Although the Great Recession that began in December 2007 ended in June 2009, the economy is still fragile, and the outlook for chemical companies—and for the chemists they employ—remains uncertain.

At the mid-October G-20 meeting of finance ministers and central bank governors, U.S. Treasury Secretary Timothy F. Geithner stated that “we face a world economy still healing from the crisis of 2008 and 2009, damaged by the shocks to growth of the past year, and threatened by the ongoing crisis in Europe.”

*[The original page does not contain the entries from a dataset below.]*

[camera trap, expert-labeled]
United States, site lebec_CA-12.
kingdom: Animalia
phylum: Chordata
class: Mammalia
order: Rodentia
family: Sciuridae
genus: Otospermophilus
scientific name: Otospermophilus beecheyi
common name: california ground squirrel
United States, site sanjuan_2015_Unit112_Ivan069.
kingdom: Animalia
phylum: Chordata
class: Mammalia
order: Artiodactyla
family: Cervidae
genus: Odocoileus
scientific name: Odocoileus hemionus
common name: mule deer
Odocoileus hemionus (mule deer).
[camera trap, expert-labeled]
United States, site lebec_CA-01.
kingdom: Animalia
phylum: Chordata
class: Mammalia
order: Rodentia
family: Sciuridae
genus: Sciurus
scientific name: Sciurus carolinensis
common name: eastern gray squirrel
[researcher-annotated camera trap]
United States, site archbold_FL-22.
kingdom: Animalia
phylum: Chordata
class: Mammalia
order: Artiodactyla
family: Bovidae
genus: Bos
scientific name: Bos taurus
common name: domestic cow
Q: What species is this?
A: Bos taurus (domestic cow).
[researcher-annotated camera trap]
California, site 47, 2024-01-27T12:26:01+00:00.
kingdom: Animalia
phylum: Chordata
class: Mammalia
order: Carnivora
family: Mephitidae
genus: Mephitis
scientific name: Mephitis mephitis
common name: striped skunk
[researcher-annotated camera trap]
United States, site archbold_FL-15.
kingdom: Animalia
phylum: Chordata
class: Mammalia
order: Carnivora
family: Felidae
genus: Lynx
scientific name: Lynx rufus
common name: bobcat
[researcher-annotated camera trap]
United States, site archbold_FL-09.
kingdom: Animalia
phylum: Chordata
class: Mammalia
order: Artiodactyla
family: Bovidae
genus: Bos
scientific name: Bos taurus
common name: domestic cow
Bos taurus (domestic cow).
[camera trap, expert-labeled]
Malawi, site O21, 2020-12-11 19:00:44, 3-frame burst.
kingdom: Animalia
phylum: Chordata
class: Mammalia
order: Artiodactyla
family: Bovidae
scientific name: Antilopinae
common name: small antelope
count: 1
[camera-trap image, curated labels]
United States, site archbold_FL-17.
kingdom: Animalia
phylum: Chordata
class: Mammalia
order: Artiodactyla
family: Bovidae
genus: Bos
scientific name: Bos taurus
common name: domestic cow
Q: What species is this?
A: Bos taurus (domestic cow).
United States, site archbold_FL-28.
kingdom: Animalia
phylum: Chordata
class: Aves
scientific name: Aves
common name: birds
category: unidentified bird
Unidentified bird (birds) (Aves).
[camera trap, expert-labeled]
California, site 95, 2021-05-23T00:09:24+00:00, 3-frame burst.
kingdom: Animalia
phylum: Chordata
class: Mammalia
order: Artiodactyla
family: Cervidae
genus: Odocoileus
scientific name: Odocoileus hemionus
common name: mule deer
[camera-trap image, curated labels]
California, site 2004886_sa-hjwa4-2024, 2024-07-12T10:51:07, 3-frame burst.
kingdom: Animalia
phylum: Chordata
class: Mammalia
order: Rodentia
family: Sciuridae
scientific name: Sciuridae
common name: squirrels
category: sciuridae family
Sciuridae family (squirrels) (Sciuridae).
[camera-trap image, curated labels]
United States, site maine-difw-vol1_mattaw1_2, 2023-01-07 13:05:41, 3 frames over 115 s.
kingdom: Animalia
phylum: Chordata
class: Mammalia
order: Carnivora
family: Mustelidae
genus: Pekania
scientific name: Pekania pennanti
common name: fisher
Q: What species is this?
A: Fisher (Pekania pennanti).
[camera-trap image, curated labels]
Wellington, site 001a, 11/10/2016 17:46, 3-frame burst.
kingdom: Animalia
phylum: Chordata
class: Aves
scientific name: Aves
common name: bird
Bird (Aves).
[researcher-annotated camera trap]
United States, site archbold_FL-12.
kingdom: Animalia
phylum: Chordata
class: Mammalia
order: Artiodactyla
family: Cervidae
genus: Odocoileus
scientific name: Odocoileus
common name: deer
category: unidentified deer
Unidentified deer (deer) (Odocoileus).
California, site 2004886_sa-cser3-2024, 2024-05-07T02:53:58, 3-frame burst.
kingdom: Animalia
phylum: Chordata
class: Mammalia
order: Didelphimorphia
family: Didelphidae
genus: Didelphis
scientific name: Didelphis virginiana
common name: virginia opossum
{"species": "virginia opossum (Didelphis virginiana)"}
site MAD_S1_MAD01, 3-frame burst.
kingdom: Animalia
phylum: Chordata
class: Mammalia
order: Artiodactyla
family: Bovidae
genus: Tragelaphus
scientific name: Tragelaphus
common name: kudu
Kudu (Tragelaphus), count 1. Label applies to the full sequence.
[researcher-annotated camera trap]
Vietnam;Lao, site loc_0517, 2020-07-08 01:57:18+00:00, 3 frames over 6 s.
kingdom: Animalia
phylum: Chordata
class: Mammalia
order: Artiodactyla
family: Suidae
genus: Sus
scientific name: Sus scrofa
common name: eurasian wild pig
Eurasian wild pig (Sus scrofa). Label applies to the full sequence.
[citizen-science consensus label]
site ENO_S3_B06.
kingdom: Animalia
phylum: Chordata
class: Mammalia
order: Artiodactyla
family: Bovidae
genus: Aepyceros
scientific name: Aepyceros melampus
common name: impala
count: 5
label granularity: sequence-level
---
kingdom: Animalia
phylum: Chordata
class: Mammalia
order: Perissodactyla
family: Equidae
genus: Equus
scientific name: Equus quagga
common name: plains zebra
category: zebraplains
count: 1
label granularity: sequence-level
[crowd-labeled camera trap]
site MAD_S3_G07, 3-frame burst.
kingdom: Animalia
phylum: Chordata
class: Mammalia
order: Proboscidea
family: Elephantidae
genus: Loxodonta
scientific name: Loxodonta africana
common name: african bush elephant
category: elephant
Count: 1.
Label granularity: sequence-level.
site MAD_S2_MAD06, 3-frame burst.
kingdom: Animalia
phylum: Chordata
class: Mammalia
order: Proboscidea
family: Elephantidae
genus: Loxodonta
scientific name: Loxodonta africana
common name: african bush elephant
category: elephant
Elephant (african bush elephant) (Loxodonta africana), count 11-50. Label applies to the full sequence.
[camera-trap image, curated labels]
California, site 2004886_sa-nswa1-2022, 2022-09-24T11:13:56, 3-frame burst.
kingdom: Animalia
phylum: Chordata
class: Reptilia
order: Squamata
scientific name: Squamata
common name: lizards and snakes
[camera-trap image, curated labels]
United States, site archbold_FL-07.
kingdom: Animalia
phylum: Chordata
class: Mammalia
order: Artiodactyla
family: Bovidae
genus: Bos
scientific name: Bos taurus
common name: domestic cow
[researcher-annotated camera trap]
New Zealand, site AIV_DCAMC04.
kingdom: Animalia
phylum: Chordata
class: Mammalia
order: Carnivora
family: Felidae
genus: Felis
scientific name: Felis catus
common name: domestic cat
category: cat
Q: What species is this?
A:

In the U.S., “economic growth slowed sharply this winter and spring, as it did around the world, as a result of the rise in oil prices and the disaster in Japan,” he noted. “Consumer and business confidence eroded further over the course of the summer, in part because of the debt limit debate in the Congress and the broader concern about political paralysis in Washington,” he said. Europe’s own protracted economic and financial crisis “has added significantly to these pressures.”

Preliminary figures released by the U.S. Commerce Department in late October indicate the economy grew 2.5% in the third quarter, up from 1.3% in the second quarter and 0.4% in the first quarter. Nonetheless, Commerce warned that faster growth is needed to reduce ­unemployment.

Despite the general weakness of the economy, U.S. chemical companies continue to beat last year’s sales and earnings results. However, sales volume is shrinking (C&EN, Oct. 31, page 7).

Assistant Managing Editor Sophie L. Rovner explores the impact of these forces on chemical industry hiring plans in the first article in C&EN’s Employment Outlook feature package.

Next, Senior Editor Susan J. Ainsworth describes how current and future job seekers can fully benefit from recruiters’ services.

In the final story of the series, News Editor William G. Schulz examines an action-oriented report produced by a blue-ribbon American Chemical Society panel that is meant to inspire innovation and entrepreneurship—and boost employment—in the chemical enterprise.